En septembre 2018, Fodié fait ainsi sa rentrée au collège Lavoisier. Dans sa classe d’intégration (UPE2A), il suit des cours de français intensifs avec de jeunes Congolais ou Algériens fraîchement arrivés comme lui. Il met les bouchées doubles pour rattraper son immense retard et s’avère vite être un élève exemplaire. Trop âgé, trop grand, Fodié peine pourtant à trouver sa place. Il souffre d’une solitude qui lui colle à la peau : " En cours, je suis seul, à la cantine, je suis seul et de retour à l’hôtel aussi.  "
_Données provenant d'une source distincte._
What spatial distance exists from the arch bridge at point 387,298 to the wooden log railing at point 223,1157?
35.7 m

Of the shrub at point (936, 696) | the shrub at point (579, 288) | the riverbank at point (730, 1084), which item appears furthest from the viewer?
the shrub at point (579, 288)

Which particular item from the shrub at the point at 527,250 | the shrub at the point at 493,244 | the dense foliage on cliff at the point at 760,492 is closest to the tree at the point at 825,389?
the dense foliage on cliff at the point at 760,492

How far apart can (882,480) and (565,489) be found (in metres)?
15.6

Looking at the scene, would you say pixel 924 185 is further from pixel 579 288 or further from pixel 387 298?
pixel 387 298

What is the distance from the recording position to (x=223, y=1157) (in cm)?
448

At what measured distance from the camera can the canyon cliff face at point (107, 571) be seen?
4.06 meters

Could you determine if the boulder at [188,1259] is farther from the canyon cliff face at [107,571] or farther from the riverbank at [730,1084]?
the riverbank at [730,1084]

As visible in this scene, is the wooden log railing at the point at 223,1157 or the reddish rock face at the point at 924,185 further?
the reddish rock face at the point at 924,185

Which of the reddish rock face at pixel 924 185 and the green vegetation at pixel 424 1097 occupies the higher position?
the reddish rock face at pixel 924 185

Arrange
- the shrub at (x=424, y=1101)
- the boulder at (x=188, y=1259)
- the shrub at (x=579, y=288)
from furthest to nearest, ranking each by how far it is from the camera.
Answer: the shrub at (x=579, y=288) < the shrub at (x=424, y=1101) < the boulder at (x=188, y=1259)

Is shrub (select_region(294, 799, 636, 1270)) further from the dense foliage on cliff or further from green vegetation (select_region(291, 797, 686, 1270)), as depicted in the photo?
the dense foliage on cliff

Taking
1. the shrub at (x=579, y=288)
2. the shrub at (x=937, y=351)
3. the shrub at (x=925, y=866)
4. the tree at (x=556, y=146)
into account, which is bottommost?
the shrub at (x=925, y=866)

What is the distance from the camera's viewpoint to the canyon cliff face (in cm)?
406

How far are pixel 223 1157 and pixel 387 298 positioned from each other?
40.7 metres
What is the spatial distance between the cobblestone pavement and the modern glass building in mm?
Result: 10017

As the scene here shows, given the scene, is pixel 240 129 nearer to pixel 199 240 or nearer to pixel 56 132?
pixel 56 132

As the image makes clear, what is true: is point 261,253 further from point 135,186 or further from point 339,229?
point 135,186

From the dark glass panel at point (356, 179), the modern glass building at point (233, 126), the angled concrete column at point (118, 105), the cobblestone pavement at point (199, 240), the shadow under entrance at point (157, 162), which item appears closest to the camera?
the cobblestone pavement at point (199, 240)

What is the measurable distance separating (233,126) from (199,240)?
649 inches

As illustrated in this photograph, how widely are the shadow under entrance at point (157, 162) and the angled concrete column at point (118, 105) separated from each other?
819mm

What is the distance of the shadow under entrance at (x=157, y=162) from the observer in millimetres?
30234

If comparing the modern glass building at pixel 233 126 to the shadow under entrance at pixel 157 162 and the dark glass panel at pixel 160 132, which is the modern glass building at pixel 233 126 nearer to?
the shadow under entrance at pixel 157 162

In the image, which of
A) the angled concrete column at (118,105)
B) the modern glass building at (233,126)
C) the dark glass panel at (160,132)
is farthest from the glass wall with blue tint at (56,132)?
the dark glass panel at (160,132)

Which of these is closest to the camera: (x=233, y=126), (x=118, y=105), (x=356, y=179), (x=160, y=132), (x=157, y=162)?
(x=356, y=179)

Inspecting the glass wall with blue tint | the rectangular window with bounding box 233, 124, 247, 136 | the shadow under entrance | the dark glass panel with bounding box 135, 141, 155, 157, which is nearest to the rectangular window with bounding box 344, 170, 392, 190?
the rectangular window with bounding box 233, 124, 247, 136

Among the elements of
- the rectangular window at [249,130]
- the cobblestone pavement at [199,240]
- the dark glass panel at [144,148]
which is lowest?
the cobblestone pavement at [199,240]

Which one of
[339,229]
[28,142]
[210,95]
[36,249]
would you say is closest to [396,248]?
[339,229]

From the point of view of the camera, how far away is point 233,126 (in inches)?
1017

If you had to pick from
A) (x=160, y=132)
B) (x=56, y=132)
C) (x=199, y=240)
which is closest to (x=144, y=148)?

Fin janvier, il intègre une classe pour élèves allophones plus adaptée à son âge, au lycée Simone-Weil. De quoi acquérir une formation professionnelle et obtenir un CAP. "Depuis tout petit, je dessine mais on m’a dissuadé de m’engager dans la mode, trop difficile, paraît-il. J’apprendrai donc la cuisine.  " 

Plus tard, Fodié rêve de rentrer au pays pour y travailler dans la mode, faire vivre sa famille et créer une association dédiée à la défense de la cause féminine "  pour sensibiliser les femmes et leur éviter de se marier trop jeunes".